## [WHAT IS EXPECTED]
Your task is to retype all of the records below with complete accuracy.

◆ ◆ ◆ ◆ ◆

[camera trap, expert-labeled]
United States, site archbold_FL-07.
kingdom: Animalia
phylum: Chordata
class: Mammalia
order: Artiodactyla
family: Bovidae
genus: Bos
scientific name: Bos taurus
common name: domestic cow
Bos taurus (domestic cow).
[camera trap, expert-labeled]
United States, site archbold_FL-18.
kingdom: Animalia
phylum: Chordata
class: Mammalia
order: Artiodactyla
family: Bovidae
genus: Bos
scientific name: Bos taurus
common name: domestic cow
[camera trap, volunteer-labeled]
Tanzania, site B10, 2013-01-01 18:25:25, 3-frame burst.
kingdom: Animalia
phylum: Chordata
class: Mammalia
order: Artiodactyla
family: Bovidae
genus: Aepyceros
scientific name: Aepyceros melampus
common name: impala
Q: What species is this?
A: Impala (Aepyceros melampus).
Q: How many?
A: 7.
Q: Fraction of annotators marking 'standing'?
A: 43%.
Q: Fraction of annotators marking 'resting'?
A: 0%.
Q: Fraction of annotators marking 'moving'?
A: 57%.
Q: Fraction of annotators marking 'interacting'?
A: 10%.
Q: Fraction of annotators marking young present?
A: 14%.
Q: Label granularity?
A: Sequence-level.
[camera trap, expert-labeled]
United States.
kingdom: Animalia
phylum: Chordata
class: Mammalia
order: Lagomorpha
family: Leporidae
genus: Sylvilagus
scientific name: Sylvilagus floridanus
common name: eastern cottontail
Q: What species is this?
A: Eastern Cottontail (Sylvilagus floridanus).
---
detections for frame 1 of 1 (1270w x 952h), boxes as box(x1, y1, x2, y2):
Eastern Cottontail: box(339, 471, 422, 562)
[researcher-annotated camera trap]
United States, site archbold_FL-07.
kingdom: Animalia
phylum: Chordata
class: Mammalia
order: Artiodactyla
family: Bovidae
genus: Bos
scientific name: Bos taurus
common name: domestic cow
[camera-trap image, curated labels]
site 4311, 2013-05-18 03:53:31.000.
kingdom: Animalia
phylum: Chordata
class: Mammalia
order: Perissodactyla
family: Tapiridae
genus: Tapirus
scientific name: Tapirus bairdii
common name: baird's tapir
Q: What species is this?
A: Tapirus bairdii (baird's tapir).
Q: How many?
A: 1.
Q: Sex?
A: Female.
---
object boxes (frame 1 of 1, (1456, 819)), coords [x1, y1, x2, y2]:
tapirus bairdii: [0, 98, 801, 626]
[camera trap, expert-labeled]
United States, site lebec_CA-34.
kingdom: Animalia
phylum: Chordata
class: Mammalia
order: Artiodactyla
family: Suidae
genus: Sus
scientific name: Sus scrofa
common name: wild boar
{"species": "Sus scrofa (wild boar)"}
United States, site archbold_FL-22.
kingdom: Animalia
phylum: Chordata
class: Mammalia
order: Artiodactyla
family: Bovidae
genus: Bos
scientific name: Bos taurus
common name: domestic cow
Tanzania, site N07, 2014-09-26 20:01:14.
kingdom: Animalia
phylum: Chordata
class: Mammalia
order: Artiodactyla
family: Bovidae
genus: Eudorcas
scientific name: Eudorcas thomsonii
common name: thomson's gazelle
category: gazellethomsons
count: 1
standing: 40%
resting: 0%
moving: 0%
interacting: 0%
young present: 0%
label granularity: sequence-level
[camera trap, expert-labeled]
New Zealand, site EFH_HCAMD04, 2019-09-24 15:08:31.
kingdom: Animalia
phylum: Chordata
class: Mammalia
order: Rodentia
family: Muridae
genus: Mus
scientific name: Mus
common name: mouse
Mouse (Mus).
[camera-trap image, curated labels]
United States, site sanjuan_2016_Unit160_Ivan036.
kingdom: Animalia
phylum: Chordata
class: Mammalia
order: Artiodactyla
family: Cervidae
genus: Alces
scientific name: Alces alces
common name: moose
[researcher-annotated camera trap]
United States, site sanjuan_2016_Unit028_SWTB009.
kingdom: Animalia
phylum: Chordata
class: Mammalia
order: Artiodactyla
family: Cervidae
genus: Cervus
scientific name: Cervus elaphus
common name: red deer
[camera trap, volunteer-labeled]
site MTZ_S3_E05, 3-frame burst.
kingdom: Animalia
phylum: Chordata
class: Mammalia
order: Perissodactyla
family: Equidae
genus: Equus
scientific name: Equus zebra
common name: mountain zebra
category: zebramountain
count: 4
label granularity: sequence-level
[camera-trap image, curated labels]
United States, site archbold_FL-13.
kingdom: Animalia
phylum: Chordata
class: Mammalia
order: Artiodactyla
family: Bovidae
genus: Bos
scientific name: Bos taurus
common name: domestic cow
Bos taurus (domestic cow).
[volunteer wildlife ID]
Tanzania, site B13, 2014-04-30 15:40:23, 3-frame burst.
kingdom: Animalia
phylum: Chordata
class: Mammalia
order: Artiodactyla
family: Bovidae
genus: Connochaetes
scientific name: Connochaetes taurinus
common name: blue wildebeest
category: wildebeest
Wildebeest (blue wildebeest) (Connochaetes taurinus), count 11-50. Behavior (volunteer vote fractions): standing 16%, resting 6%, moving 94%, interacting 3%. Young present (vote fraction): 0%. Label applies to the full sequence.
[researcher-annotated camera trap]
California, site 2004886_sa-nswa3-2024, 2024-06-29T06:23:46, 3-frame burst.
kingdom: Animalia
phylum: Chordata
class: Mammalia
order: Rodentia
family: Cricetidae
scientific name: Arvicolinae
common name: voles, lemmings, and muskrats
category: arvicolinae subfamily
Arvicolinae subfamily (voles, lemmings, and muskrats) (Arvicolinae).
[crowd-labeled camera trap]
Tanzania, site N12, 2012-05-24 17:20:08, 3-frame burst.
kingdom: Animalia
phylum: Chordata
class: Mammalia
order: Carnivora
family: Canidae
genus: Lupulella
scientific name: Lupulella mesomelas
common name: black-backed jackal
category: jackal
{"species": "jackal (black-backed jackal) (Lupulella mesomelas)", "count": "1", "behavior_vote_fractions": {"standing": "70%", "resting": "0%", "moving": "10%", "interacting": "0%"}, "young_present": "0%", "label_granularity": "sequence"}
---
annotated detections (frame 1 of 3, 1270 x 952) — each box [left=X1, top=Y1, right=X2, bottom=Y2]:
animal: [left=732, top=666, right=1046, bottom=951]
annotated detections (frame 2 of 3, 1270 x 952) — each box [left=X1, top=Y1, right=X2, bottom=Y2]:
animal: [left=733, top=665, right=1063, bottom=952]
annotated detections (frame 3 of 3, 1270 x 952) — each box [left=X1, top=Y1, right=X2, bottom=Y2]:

◆ ◆ ◆ ◆ ◆

## [RESULT OF THE EXERCISE]
[camera trap, expert-labeled]
United States, site archbold_FL-07.
kingdom: Animalia
phylum: Chordata
class: Mammalia
order: Artiodactyla
family: Bovidae
genus: Bos
scientific name: Bos taurus
common name: domestic cow
Bos taurus (domestic cow).
[camera trap, expert-labeled]
United States, site archbold_FL-18.
kingdom: Animalia
phylum: Chordata
class: Mammalia
order: Artiodactyla
family: Bovidae
genus: Bos
scientific name: Bos taurus
common name: domestic cow
[camera trap, volunteer-labeled]
Tanzania, site B10, 2013-01-01 18:25:25, 3-frame burst.
kingdom: Animalia
phylum: Chordata
class: Mammalia
order: Artiodactyla
family: Bovidae
genus: Aepyceros
scientific name: Aepyceros melampus
common name: impala
Q: What species is this?
A: Impala (Aepyceros melampus).
Q: How many?
A: 7.
Q: Fraction of annotators marking 'standing'?
A: 43%.
Q: Fraction of annotators marking 'resting'?
A: 0%.
Q: Fraction of annotators marking 'moving'?
A: 57%.
Q: Fraction of annotators marking 'interacting'?
A: 10%.
Q: Fraction of annotators marking young present?
A: 14%.
Q: Label granularity?
A: Sequence-level.
[camera trap, expert-labeled]
United States.
kingdom: Animalia
phylum: Chordata
class: Mammalia
order: Lagomorpha
family: Leporidae
genus: Sylvilagus
scientific name: Sylvilagus floridanus
common name: eastern cottontail
Q: What species is this?
A: Eastern Cottontail (Sylvilagus floridanus).
---
detections for frame 1 of 1 (1270w x 952h), boxes as box(x1, y1, x2, y2):
Eastern Cottontail: box(339, 471, 422, 562)
[researcher-annotated camera trap]
United States, site archbold_FL-07.
kingdom: Animalia
phylum: Chordata
class: Mammalia
order: Artiodactyla
family: Bovidae
genus: Bos
scientific name: Bos taurus
common name: domestic cow
[camera-trap image, curated labels]
site 4311, 2013-05-18 03:53:31.000.
kingdom: Animalia
phylum: Chordata
class: Mammalia
order: Perissodactyla
family: Tapiridae
genus: Tapirus
scientific name: Tapirus bairdii
common name: baird's tapir
Q: What species is this?
A: Tapirus bairdii (baird's tapir).
Q: How many?
A: 1.
Q: Sex?
A: Female.
---
object boxes (frame 1 of 1, (1456, 819)), coords [x1, y1, x2, y2]:
tapirus bairdii: [0, 98, 801, 626]
[camera trap, expert-labeled]
United States, site lebec_CA-34.
kingdom: Animalia
phylum: Chordata
class: Mammalia
order: Artiodactyla
family: Suidae
genus: Sus
scientific name: Sus scrofa
common name: wild boar
{"species": "Sus scrofa (wild boar)"}
United States, site archbold_FL-22.
kingdom: Animalia
phylum: Chordata
class: Mammalia
order: Artiodactyla
family: Bovidae
genus: Bos
scientific name: Bos taurus
common name: domestic cow
Tanzania, site N07, 2014-09-26 20:01:14.
kingdom: Animalia
phylum: Chordata
class: Mammalia
order: Artiodactyla
family: Bovidae
genus: Eudorcas
scientific name: Eudorcas thomsonii
common name: thomson's gazelle
category: gazellethomsons
count: 1
standing: 40%
resting: 0%
moving: 0%
interacting: 0%
young present: 0%
label granularity: sequence-level
[camera trap, expert-labeled]
New Zealand, site EFH_HCAMD04, 2019-09-24 15:08:31.
kingdom: Animalia
phylum: Chordata
class: Mammalia
order: Rodentia
family: Muridae
genus: Mus
scientific name: Mus
common name: mouse
Mouse (Mus).
[camera-trap image, curated labels]
United States, site sanjuan_2016_Unit160_Ivan036.
kingdom: Animalia
phylum: Chordata
class: Mammalia
order: Artiodactyla
family: Cervidae
genus: Alces
scientific name: Alces alces
common name: moose
[researcher-annotated camera trap]
United States, site sanjuan_2016_Unit028_SWTB009.
kingdom: Animalia
phylum: Chordata
class: Mammalia
order: Artiodactyla
family: Cervidae
genus: Cervus
scientific name: Cervus elaphus
common name: red deer
[camera trap, volunteer-labeled]
site MTZ_S3_E05, 3-frame burst.
kingdom: Animalia
phylum: Chordata
class: Mammalia
order: Perissodactyla
family: Equidae
genus: Equus
scientific name: Equus zebra
common name: mountain zebra
category: zebramountain
count: 4
label granularity: sequence-level
[camera-trap image, curated labels]
United States, site archbold_FL-13.
kingdom: Animalia
phylum: Chordata
class: Mammalia
order: Artiodactyla
family: Bovidae
genus: Bos
scientific name: Bos taurus
common name: domestic cow
Bos taurus (domestic cow).
[volunteer wildlife ID]
Tanzania, site B13, 2014-04-30 15:40:23, 3-frame burst.
kingdom: Animalia
phylum: Chordata
class: Mammalia
order: Artiodactyla
family: Bovidae
genus: Connochaetes
scientific name: Connochaetes taurinus
common name: blue wildebeest
category: wildebeest
Wildebeest (blue wildebeest) (Connochaetes taurinus), count 11-50. Behavior (volunteer vote fractions): standing 16%, resting 6%, moving 94%, interacting 3%. Young present (vote fraction): 0%. Label applies to the full sequence.
[researcher-annotated camera trap]
California, site 2004886_sa-nswa3-2024, 2024-06-29T06:23:46, 3-frame burst.
kingdom: Animalia
phylum: Chordata
class: Mammalia
order: Rodentia
family: Cricetidae
scientific name: Arvicolinae
common name: voles, lemmings, and muskrats
category: arvicolinae subfamily
Arvicolinae subfamily (voles, lemmings, and muskrats) (Arvicolinae).
[crowd-labeled camera trap]
Tanzania, site N12, 2012-05-24 17:20:08, 3-frame burst.
kingdom: Animalia
phylum: Chordata
class: Mammalia
order: Carnivora
family: Canidae
genus: Lupulella
scientific name: Lupulella mesomelas
common name: black-backed jackal
category: jackal
{"species": "jackal (black-backed jackal) (Lupulella mesomelas)", "count": "1", "behavior_vote_fractions": {"standing": "70%", "resting": "0%", "moving": "10%", "interacting": "0%"}, "young_present": "0%", "label_granularity": "sequence"}
---
annotated detections (frame 1 of 3, 1270 x 952) — each box [left=X1, top=Y1, right=X2, bottom=Y2]:
animal: [left=732, top=666, right=1046, bottom=951]
annotated detections (frame 2 of 3, 1270 x 952) — each box [left=X1, top=Y1, right=X2, bottom=Y2]:
animal: [left=733, top=665, right=1063, bottom=952]
annotated detections (frame 3 of 3, 1270 x 952) — each box [left=X1, top=Y1, right=X2, bottom=Y2]:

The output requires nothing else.